Это не единственная юридическая проблема, унаследованная со времён распада СССР. Целая улица дачного посёлка очевидно находится в водоохранной зоне. С одной стороны, жить там нельзя, с другой — дома построены легально задолго до принятия Водного кодекса и уже никуда не денутся. Из-за их шаткого правового статуса порой возникают конфликты.

Одна из местных жительниц рассказала, что её пожилая родственница попыталась купить дачу рядом с каналом. Подремонтировала домик, засадила огород — а потом к ней пришли и сказали съезжать, потому что постройка не оформлена надлежащим образом, а земля принадлежит муниципалитету.

Нельзя сказать, что ГРЭС ничего не делает для ограничения доступа к каналу. Весь берег утыкан запрещающими табличками. По словам начальника ПТО, сотрудники регулярно разъясняют запрет безответственным купальщикам, а штрафовать их имеет право только полиция. В планах руководства — перекрыть автомобильную дорогу примерно на середине канала, там, где заканчивается последний по этому берегу дачный посёлок. Чтобы хотя бы так сократить пространство для риска.

ГРЭС или государство

В советское время водохранилище целиком было в сфере ответственности ГРЭС. Как, впрочем, и весь посёлок вкупе со школой, дорогами, коммунальным хозяйством, дачами и турбазами. В тёплой воде технологического канала сотрудники ГРЭС ещё в советское время обустроили рыбное хозяйство, многими тоннами щебня укрепляли осыпающиеся берега, выкашивали камыш. Местные старожилы рассказывают, что даже купоросили воду, чтобы сдержать рост водорослей, но это уже больше похоже на байку: чтобы эффективно обработать такой объём воды, количество медного купороса должно исчисляться тысячами тонн.

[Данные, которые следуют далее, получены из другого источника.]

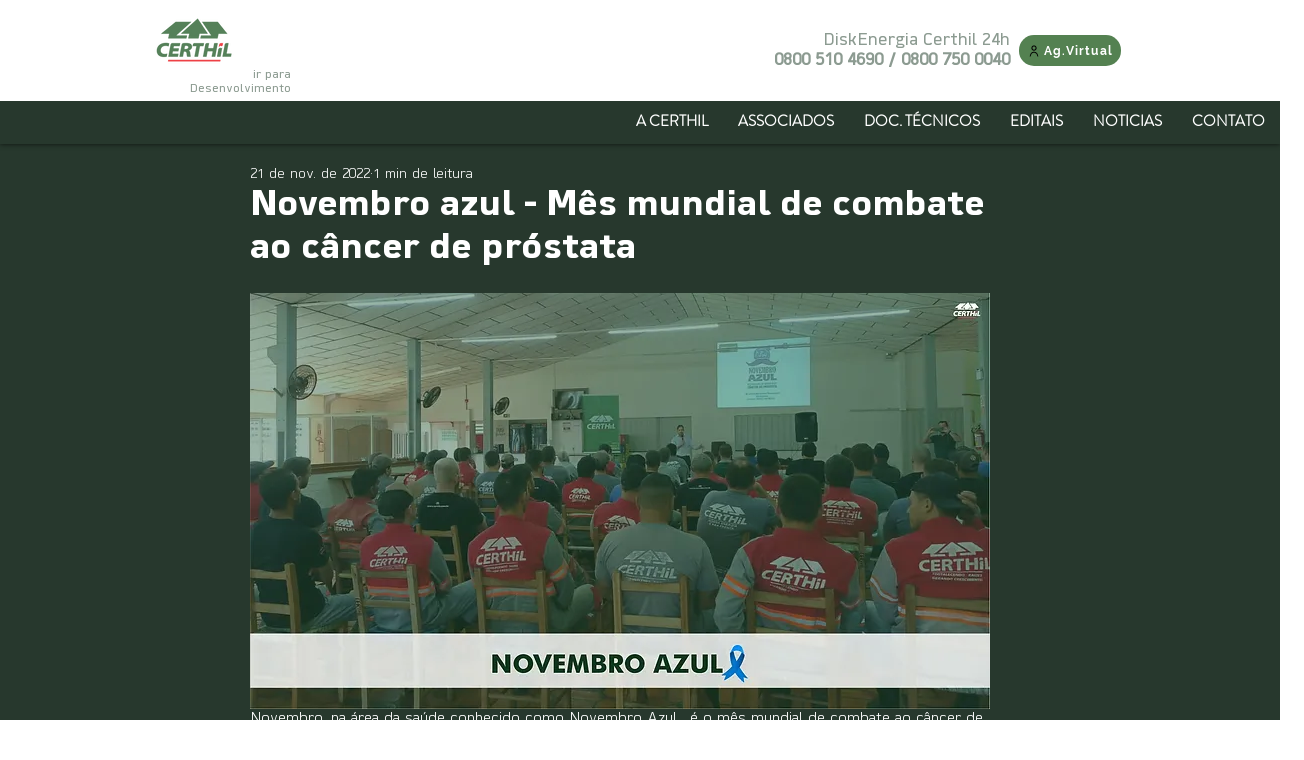

--- FILE ---
content_type: text/css; charset=utf-8
request_url: https://www.certhil.com.br/_serverless/pro-gallery-css-v4-server/layoutCss?ver=2&id=b74ej-not-scoped&items=3558_1182_1182&container=960.0625_740_620_720&options=gallerySizeType:px%7CenableInfiniteScroll:true%7CtitlePlacement:SHOW_ON_HOVER%7CarrowsSize:23%7CthumbnailSize:120%7CgalleryLayout:3%7CisVertical:false%7CgallerySizePx:300%7CcubeType:fill%7CgalleryThumbnailsAlignment:bottom%7CthumbnailSpacings:2.5
body_size: -147
content:
#pro-gallery-b74ej-not-scoped .pro-gallery-parent-container{ width: 740px !important; height: 620px !important; } #pro-gallery-b74ej-not-scoped [data-hook="item-container"][data-idx="0"].gallery-item-container{opacity: 1 !important;display: block !important;transition: opacity .2s ease !important;top: 0px !important;left: 0px !important;right: auto !important;height: 493px !important;width: 740px !important;} #pro-gallery-b74ej-not-scoped [data-hook="item-container"][data-idx="0"] .gallery-item-common-info-outer{height: 100% !important;} #pro-gallery-b74ej-not-scoped [data-hook="item-container"][data-idx="0"] .gallery-item-common-info{height: 100% !important;width: 100% !important;} #pro-gallery-b74ej-not-scoped [data-hook="item-container"][data-idx="0"] .gallery-item-wrapper{width: 740px !important;height: 493px !important;margin: 0 !important;} #pro-gallery-b74ej-not-scoped [data-hook="item-container"][data-idx="0"] .gallery-item-content{width: 740px !important;height: 493px !important;margin: 0px 0px !important;opacity: 1 !important;} #pro-gallery-b74ej-not-scoped [data-hook="item-container"][data-idx="0"] .gallery-item-hover{width: 740px !important;height: 493px !important;opacity: 1 !important;} #pro-gallery-b74ej-not-scoped [data-hook="item-container"][data-idx="0"] .item-hover-flex-container{width: 740px !important;height: 493px !important;margin: 0px 0px !important;opacity: 1 !important;} #pro-gallery-b74ej-not-scoped [data-hook="item-container"][data-idx="0"] .gallery-item-wrapper img{width: 100% !important;height: 100% !important;opacity: 1 !important;} #pro-gallery-b74ej-not-scoped .pro-gallery-prerender{height:620px !important;}#pro-gallery-b74ej-not-scoped {height:620px !important; width:740px !important;}#pro-gallery-b74ej-not-scoped .pro-gallery-margin-container {height:620px !important;}#pro-gallery-b74ej-not-scoped .one-row:not(.thumbnails-gallery) {height:492.5px !important; width:740px !important;}#pro-gallery-b74ej-not-scoped .one-row:not(.thumbnails-gallery) .gallery-horizontal-scroll {height:492.5px !important;}#pro-gallery-b74ej-not-scoped .pro-gallery-parent-container:not(.gallery-slideshow) [data-hook=group-view] .item-link-wrapper::before {height:492.5px !important; width:740px !important;}#pro-gallery-b74ej-not-scoped .pro-gallery-parent-container {height:620px !important; width:740px !important;}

— Во времена СССР крупные предприятия отвечали за жизнь людей в комплексе, — рассказывает Юрий Буданов. — Обустраивали дороги, обеспечивали детские сады, вывозили детей на отдых, и так далее, и тому подобное. Начальник электростанции был как маленький губернатор. Люди к этому привыкли и до сих пор считают, что ГРЭС всё может и всё должна. Доходит до курьёзов, например, на общественных слушаниях по расширению золоотвала один говорит: у меня нет угля, привезите мне на зиму. Второй требует воду ему провести. А потом женщина встаёт и говорит: а я вот одна с детьми, не замужем, что мне с этим делать?

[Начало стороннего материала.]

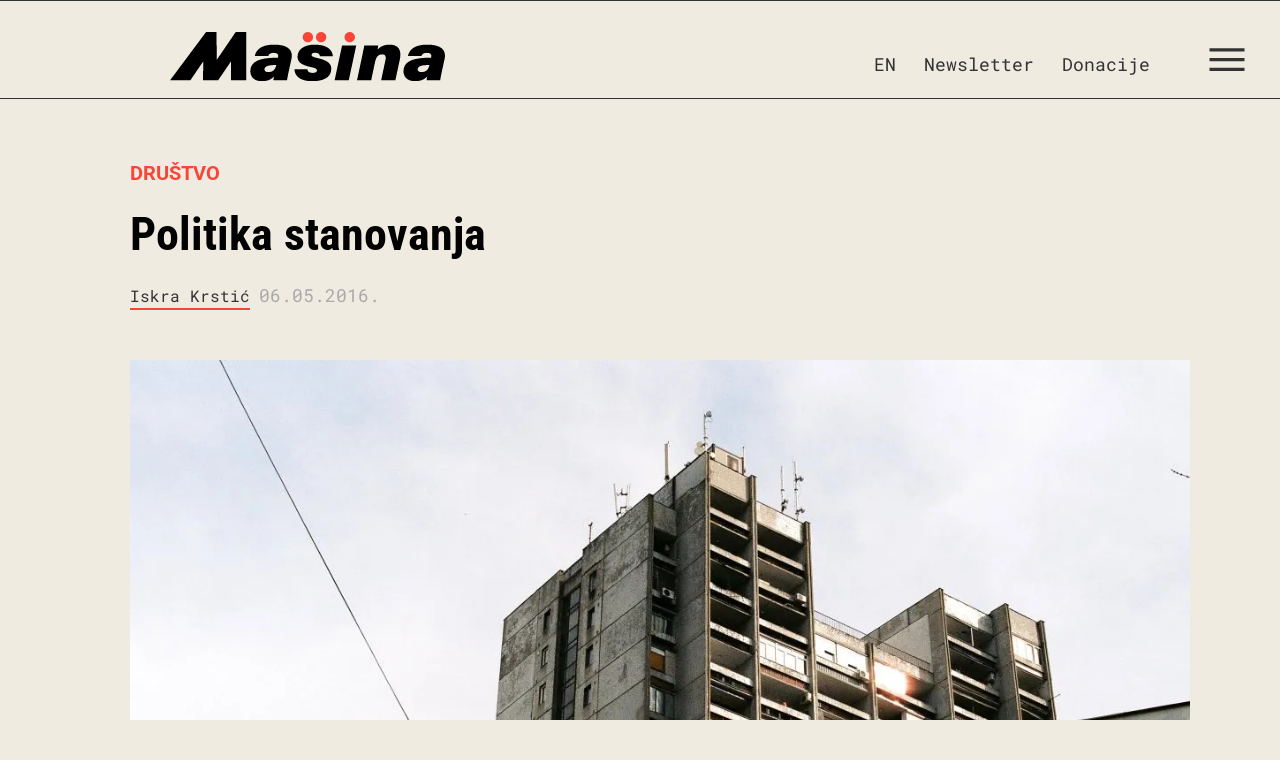

--- FILE ---
content_type: image/svg+xml
request_url: https://www.masina.rs/wp-content/uploads/2025/12/Masina-Logo-Colors-FULL.svg
body_size: 692
content:
<svg xmlns="http://www.w3.org/2000/svg" id="Layer_1" data-name="Layer 1" viewBox="0 0 969.97 175.64"><defs><style>.cls-1{fill:#f94538}</style></defs><path d="M419.75 136.04c-3.05 13.92-6.25 30.34-6.98 36.29h-47.79c.08-3.45.88-9.72 1.58-13.53-8.53 9.99-21.38 16.84-42.74 16.84-29.25 0-40.54-18.07-40.54-35.68 0-34.07 31.61-43.77 64.23-46.84 9.95-1.03 22.98-1.35 33.08-1.58l.56-2.63c1.88-8.31-2.17-14.55-15.74-14.55-10.85 0-16.39 4.09-18.9 11.47H298.9c3.84-17.4 16.9-40.73 68.13-40.73 57.6 0 66.72 25.95 61.2 51.44l-8.48 39.51Zm-44.76-18.37c-7.14.15-14.23.54-20.82 1.34-9.52 1.18-20.96 4.5-20.96 14.55 0 5.48 4.47 9.56 12.94 9.56 14.47 0 24.21-6.29 28.51-24.17l.32-1.28ZM484.36 133.28c1.17 7.32 6.38 12.78 18.87 12.78 6.96 0 15.05-1.81 15.05-8.68 0-5.95-5.34-8.71-21.59-12.22-38.19-8.26-46.83-20.93-46.83-36.97 0-24.49 21.06-43.1 60.95-43.1 47.92 0 62.94 22.69 63.48 41.04h-45.4c-.54-6.36-4.94-12.16-16.87-12.16-5.4 0-12.66 1.25-12.66 7.76 0 5.17 5.26 7.68 20.37 11.12 39.21 8.83 49.13 21.4 49.13 39.09 0 28.75-26.12 43.7-66.47 43.7s-62.36-16.17-63.54-42.36h45.52ZM606.86 48.4h50L630.6 172.33h-49.99zM678.52 82.44c3.29-15.96 5.25-25.84 6.81-34.04h49.02c-.15 2.42-1.09 9.86-1.71 13.49 7.95-7.97 20.07-16.8 42.15-16.8 28.72 0 43.38 17.32 36.15 51.9l-15.93 75.34h-50.15l15.07-71.8c2.43-11.93 1.24-20.71-11.81-20.71s-20.98 8.51-25.13 28.55l-13.29 63.96h-49.99l18.82-89.89ZM960.1 136.04c-3.05 13.92-6.25 30.34-6.98 36.29h-47.79c.08-3.45.88-9.72 1.58-13.53-8.54 9.99-21.38 16.84-42.74 16.84-29.25 0-40.54-18.07-40.54-35.68 0-34.07 31.61-43.77 64.23-46.84 9.95-1.03 22.98-1.35 33.08-1.58l.56-2.63c1.88-8.31-2.17-14.55-15.74-14.55-10.86 0-16.39 4.09-18.9 11.47h-47.61c3.84-17.4 16.9-40.73 68.13-40.73 57.6 0 66.72 25.95 61.2 51.44l-8.48 39.51Zm-44.76-18.37c-7.14.15-14.24.54-20.82 1.34-9.52 1.18-20.96 4.5-20.96 14.55 0 5.48 4.47 9.56 12.94 9.56 14.47 0 24.21-6.29 28.51-24.17l.32-1.28ZM164.63 78.58 163.95 0h-36.84L0 172.37h71.71l33.41-49.66 12.1-17.98-.31 21.67-.65 45.97h53.35l33.31-49.3 11.78-17.43v66.73h54.05V0h-36.98l-55.35 82.13-11.61 17.22z"/><circle cx="486.33" cy="18.44" r="18.44" class="cls-1"/><circle cx="532.94" cy="18.44" r="18.44" class="cls-1"/><circle cx="633.93" cy="18.44" r="18.44" class="cls-1"/></svg>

Логика жителей такова: электростанция использует водоём и дороги, от неё дым и пыль. И потому пусть помогает посёлку.

— Конечно, ГРЭС помогает посёлку, — подчёркивает Юрий. — СГК занимается благотворительностью. Деньги, которые выделяет компания, распределяет администрация. Не всегда они идут именно на нужды Инского. Местной администрации виднее, где помощь нужнее в каждый конкретный момент.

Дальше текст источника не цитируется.